§ **CHALLENGE**
Please report every line below that contains the word "vertical", copying each one in full. Case counts.

§ **THE RECORDS**
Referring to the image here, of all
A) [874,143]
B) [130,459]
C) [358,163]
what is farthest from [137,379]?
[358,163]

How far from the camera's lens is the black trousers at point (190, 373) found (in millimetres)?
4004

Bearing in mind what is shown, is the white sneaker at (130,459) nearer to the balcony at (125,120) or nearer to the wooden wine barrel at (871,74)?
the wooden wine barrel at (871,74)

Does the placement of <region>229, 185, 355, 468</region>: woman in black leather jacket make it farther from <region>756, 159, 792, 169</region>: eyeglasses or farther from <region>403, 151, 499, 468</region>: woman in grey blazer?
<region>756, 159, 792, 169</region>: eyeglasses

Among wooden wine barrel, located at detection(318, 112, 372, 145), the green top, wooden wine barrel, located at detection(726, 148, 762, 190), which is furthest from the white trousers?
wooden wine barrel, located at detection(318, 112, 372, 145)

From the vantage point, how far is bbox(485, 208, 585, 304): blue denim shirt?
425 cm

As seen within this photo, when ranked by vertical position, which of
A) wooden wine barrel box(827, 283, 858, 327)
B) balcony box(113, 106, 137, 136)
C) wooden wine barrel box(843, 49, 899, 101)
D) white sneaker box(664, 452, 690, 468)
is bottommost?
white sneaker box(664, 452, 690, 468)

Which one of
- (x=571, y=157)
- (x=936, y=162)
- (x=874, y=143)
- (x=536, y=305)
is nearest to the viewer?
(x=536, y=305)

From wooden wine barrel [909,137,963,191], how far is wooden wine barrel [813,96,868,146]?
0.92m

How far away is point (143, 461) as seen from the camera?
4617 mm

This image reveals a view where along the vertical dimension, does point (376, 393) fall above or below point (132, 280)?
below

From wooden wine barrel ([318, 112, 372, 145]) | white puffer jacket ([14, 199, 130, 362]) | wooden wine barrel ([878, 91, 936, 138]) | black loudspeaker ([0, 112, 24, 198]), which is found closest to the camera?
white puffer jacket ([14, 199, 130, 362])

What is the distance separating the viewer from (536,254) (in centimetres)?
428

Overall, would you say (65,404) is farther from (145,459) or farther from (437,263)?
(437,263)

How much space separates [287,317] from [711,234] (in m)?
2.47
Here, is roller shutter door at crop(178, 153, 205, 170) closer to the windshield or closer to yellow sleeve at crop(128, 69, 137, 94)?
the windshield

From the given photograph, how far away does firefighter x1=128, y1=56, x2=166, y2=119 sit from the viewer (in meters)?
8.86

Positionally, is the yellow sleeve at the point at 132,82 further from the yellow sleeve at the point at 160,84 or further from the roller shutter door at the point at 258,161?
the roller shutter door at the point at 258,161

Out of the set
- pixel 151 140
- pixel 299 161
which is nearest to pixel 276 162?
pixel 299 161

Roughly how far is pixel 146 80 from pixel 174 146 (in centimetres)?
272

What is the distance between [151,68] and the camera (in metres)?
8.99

§ **SOLUTION FOR THIS PROBLEM**
As seen within this photo, when ranked by vertical position, which of
This image reveals a view where along the vertical dimension, does point (376, 393) fall above or below point (132, 280)?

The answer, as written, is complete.